What's in a name?

by Thomas ZeemanMay 6, 2020
Photo by Artem Sapegin on Unsplash

Those that have followed this blog for some time, know that Trifork Amsterdam, and especially its precursors, are not unfamiliar with challenges when it comes to naming.
Now that we have been in the larger Trifork family for some time, it does look like our corporate naming challenges have settled down quite a bit.

That does not mean that we are completely devoid of naming issues though. But these days they typically come from having to name methods, fields, classes and other things related to a typical software development process.

I was reminded of that a little while ago when I was working on a project where we used Cucumber to create a functional regression test suite. For those that don’t know what that looks like, here’s a short example of a feature file:

Feature: Subscription management
  Tests all things subscriptions

  Scenario Outline: successfully subscribe to the <magazine> for (<term>)
    Given a reader has not been subscribed before

    When the reader subscribes with a start date "<startDate>"

    Then the reader should have a subscription with start date "<startDate>" and end date "<endDate>"

      | magazine       | startDate  | endDate    | term      |
      | Donald Duck    | 2019-09-04| 2020-09-03| 12 months|
      | Lego Star Wars| 2019-10-25| 2020-04-24| 6 months|

As you can see, this is almost like a piece of poetry; and I don’t mean the Vogon kind… Readable and you can almost grasp its meaning, as a layman.

Now, on this project, we had a lot more of these feature files and scenarios. So many, that no one person knew each and every scenario by heart. A typical software development project therefor.

At some point, while looking into some bug report where I had to run some of these regression tests I noticed that there was a mismatch in information. The summary that showed a number for the total amount of scenarios that were run, did not match what I counted in the test suite that I was running manually. Granted, it took some time to notice this. The bug was somewhat elusive until that point.

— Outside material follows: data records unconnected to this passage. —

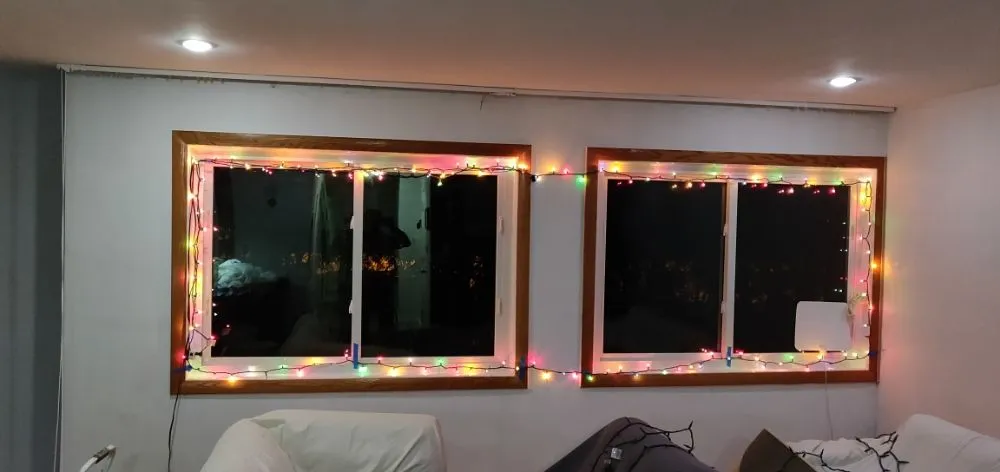 Reliable electrical service for homes in lighting installation, by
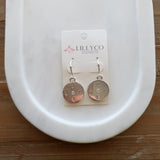 LOVE COLLECTION | Rose Gold "LOVE" Earring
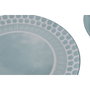 Home ESPRIT Service de Vaisselle ESPRIT Turquoise Porcelaine 18 Pièces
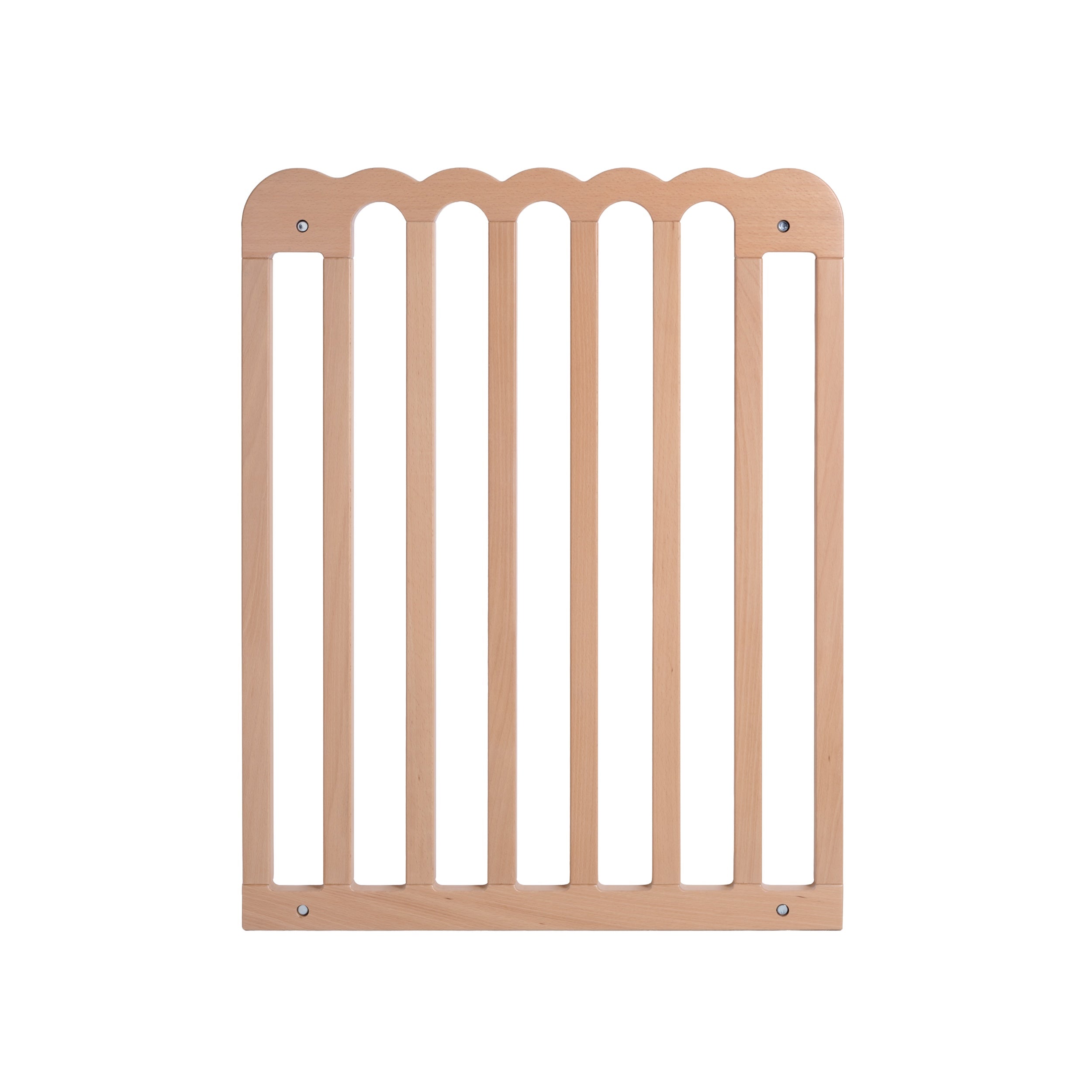 Scalloped Baby Gate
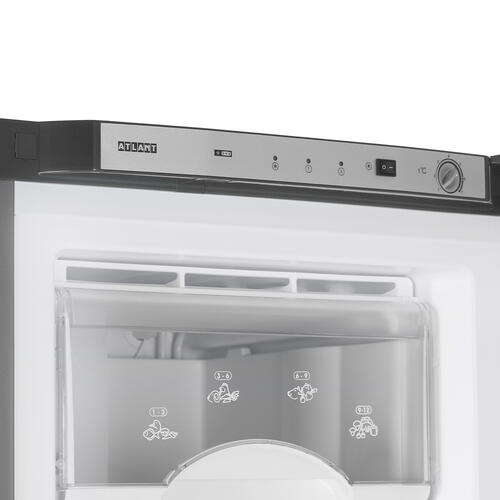 Купить Морозильный шкаф  ATLANT M 7204-160 серый  1249119. Характеристики, отзывы и цены в Донецке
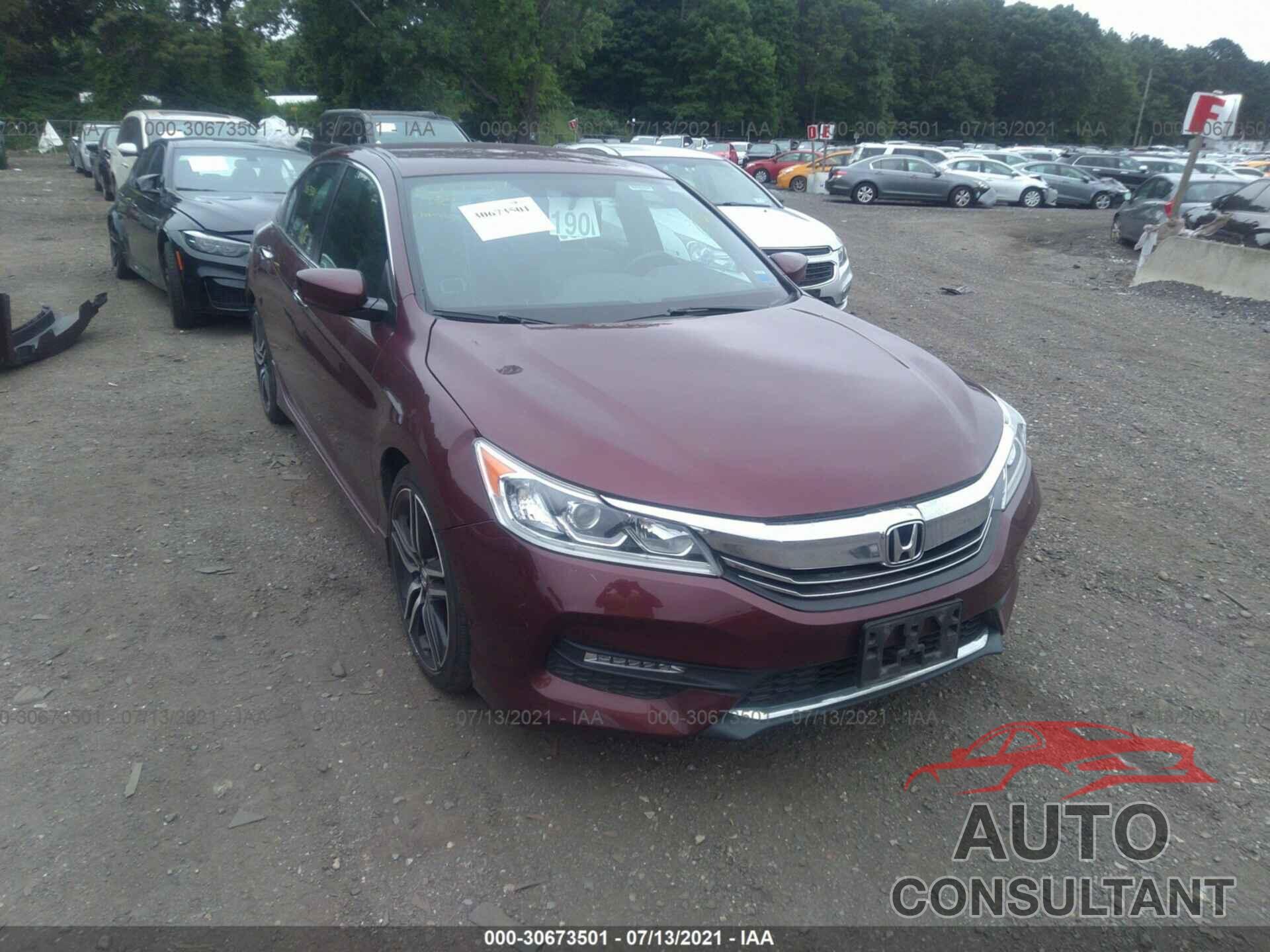 HONDA ACCORD SEDAN 2017 - 1HGCR2F19HA206181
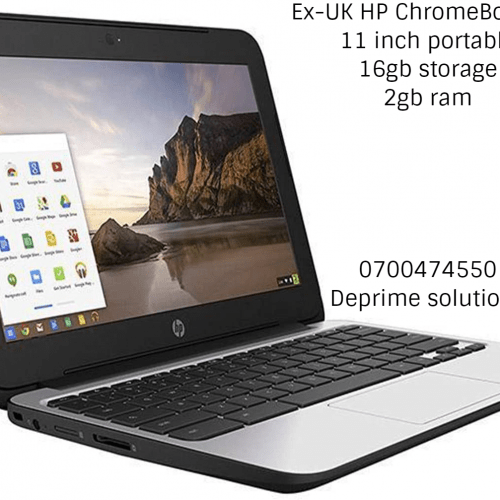 Ex-uk refurbished cheap HP Chromebook Laptop in Nairobi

Digging into this I got more and more puzzled until I remembered a previous experience with JUnit 4 on another project a long time ago. There too, we had test methods with the same name being used in different test classes. Due to some reason, we had written some of these test classes such that the execution of the test methods mattered. (I know, I know, bad practice. Sue me, I’m human too. Or so most people seem to think at least.) If we ran the test suite completely, it would sometimes fail in such a way that we knew the order of test execution was not the same as the order in which we had defined the methods in the class. Running the test in isolation would always cause a green bar to show up in our test report.

When debugging that issue, what we found back then, was that JUnit 4 would use a rather peculiar ordering of executing the test methods. Whenever it would load a class and scan the test methods to execute, it would order them in the same order as they appeared in the class, albeit with one small exception. If the method name had already been seen in another test class during the same run, that method would be listed first, before the rest of the methods. In effect, the order could change from

  • testA
  • testB
  • testC


  • testB
  • testA
  • testC

No need to explain that if testA sets up some data used in testB the second ordering is going to have some issues.

The fix, in the end, was to rename the methods to be unique across the entire test suite.

With that memory having resurfaced, I went over the entire test suite and, sure enough, I found several scenarios to have the exact same name. After renaming them, the count showed the expected number. Incidentally, it also fixed the test failure.

It has been some time since we’ve seen cars or computers named after their inventor’s child, and hopefully, no one that entered the IT workforce this millennium named variables after a loved one. Instead, we should strive to find the true name for objects and actions we describe in our code. For a true name gives the object meaning, purpose, power.

But, as Ursula K. Le Guin so eloquently wrote in her Earthsea saga, if you take a boat to a faraway land it may fall apart into the planks it is built of, as its true name no longer has what it takes to hold it together. And so it is in software too, because where in one context a name may mean one thing, in another it may mean something different or have different properties.